**PROBLEM REQUIREMENTS**
What lines below contain the word "frame"? Please pull each one out.
=== Section Start ===
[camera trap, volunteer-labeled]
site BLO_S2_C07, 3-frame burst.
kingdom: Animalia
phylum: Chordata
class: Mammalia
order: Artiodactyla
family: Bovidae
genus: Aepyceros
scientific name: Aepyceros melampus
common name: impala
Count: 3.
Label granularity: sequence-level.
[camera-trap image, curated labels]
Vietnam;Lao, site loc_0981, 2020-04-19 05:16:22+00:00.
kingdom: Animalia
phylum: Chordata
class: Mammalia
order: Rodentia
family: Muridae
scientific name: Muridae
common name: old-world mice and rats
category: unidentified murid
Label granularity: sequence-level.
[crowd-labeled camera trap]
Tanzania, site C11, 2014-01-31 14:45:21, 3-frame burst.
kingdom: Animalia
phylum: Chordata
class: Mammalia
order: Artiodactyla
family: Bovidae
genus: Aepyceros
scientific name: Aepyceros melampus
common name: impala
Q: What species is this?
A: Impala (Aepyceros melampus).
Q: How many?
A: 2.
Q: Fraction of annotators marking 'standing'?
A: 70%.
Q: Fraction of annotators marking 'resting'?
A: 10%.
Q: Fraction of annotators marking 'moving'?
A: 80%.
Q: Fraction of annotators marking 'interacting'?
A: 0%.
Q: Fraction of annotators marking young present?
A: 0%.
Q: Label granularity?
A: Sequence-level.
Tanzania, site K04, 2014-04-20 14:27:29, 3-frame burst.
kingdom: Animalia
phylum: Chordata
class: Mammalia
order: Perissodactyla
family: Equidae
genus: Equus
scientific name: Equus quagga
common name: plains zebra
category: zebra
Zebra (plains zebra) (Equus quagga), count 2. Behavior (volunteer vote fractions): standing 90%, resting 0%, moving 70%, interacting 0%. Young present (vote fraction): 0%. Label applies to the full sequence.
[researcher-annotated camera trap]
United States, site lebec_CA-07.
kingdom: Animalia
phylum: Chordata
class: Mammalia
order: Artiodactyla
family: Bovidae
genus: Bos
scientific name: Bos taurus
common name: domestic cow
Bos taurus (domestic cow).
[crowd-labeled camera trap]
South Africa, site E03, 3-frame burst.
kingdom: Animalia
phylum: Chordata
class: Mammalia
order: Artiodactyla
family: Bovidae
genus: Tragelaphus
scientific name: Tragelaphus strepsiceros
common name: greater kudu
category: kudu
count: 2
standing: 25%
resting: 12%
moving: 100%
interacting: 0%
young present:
=== Section End ===
**RESULT FOR THIS TASK**
site BLO_S2_C07, 3-frame burst.
Tanzania, site C11, 2014-01-31 14:45:21, 3-frame burst.
Tanzania, site K04, 2014-04-20 14:27:29, 3-frame burst.
South Africa, site E03, 3-frame burst.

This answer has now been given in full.